Arslan: McCarthy’nin cadı avına benzetiyorum ben. Arjantin’de darbe zamanı gibi. Veya daha yakına gelirsek bizim 12 Eylülümüz gibi…
Karabey: İyimser olmak istiyoruz malum. “Artık barış daha yakın, filmlerimiz özel kanallarda da gösterilir” diyorduk. Bu KCK soruşturmaları herkeste Kürtlere bulaşma yanarsın korkusunu yaydı… Çok hayalperestmişiz meğer. Bir yandan TRT Şeş var, bir yandan da büyük bir otosansür var. Halbuki bu öyküler ne kadar çok paylaşılırsa barış o kadar çabuk gelecek…
Öz: Geçenlerde 100-200 sanatçı ‘rahatsızız’ diye basın açıklaması yaptı, gidişattan endişeli olduklarını söyledi. Ama Kürtlerden bir kelime bile geçmiyor… Bunu bu dönemde aşamazsak, birlikte duramazsak hiç aşamayız.
Nasıl etkiliyor sizi bunlar?
Karabey: Önceliklerimi yeniden gözden geçiriyorum, önce önemli işlerimi yapayım diyorum. Başımıza bir şeyler gelecekse bari dişe dokunur bir şey yapmış olayım… Biz politik sinemacılar değiliz. Bizim hayatımız politik!
Arslan: Benim politikliğim de genetik!
Hüseyin Karabey (solda)
Birçok kısa film ve belgesel çeken Karabey’in ilk uzun metrajı “Gitmek: Benim Marlon ve Brandom”, Tribeca Film Festivali’nde en iyi yeni yönetmen ödülünü aldı. İstanbul’un 2010’da Avrupa Kültür Başkenti olmasının ardından altı yönetmenin çektiği ‘Unutma Beni İstanbul’ filminin sanat direktörlüğünü yaptı.
Kazım Öz (ortada)
İlk kısa filmi ‘Ax’ (Toprak) ile birçok ödül aldı, ilk uzun metraj filmi olan ‘Fotoğraf’, 2002 yılında vizyona girdi. ‘Dûr’ (Uzak) belgeseli ARTE gibi birçok uluslararası televizyonda gösterildi. ‘Bahoz’ (Fırtına) yüz binin üzerinde izleyici ile buluştu, 2009’da ‘Son Mevsim: Savaklar’ belgeseli Uluslararası Mannheim-Heidelberg Film Festivali’nde ‘Jüri Özel Ödülü’nü aldı.

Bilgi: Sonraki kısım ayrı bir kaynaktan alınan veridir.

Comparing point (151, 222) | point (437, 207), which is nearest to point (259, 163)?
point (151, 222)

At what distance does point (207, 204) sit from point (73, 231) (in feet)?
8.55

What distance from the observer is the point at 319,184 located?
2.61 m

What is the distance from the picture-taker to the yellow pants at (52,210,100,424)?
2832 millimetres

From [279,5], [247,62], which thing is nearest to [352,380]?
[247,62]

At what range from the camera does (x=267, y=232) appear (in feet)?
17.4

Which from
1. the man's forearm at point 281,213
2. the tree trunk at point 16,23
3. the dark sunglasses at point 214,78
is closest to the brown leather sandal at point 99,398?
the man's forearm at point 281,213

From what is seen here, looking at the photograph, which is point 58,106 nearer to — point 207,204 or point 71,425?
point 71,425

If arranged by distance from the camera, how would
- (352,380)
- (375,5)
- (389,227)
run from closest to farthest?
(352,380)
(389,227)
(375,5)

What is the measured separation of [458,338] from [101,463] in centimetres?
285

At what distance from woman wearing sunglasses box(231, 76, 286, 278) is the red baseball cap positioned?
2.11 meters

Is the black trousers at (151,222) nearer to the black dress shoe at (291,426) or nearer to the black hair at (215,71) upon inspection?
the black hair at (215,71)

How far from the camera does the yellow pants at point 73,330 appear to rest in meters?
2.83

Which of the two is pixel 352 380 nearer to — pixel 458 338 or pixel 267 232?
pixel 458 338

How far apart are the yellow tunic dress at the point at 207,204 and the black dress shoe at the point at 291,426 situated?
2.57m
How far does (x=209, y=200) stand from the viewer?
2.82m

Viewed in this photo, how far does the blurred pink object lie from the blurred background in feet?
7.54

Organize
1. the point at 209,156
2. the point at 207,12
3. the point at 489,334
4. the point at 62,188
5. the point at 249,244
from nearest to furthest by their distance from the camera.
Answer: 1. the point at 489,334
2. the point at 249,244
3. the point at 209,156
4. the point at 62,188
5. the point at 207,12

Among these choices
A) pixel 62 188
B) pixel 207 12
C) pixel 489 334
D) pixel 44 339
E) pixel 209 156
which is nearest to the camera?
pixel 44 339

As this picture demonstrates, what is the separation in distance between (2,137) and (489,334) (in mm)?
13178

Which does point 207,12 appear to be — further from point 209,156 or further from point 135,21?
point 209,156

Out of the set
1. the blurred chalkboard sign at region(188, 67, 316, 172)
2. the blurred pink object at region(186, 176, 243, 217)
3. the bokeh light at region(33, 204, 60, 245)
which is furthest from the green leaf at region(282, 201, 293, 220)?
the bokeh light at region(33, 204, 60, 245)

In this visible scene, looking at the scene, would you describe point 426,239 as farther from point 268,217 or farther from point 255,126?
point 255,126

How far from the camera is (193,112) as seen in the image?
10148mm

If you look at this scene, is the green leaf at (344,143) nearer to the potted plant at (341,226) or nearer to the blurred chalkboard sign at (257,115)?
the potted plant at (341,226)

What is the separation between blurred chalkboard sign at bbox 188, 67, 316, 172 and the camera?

Mizgin Müjde Arslan (sağda)
‘Son Oyun’ ve ‘Nora’ adlı kısa filmleri, ‘Kirasê Mirinê: Hevîtî’ (Ölüm Elbisesi: Kumalık) filmi ile birçok belgesel çekti. Sinema üzerine üç kitabı olan Arslan şu anda Bahçeşehir Üniversitesi’nde Sinema ve Medya üzerine doktora yapıyor.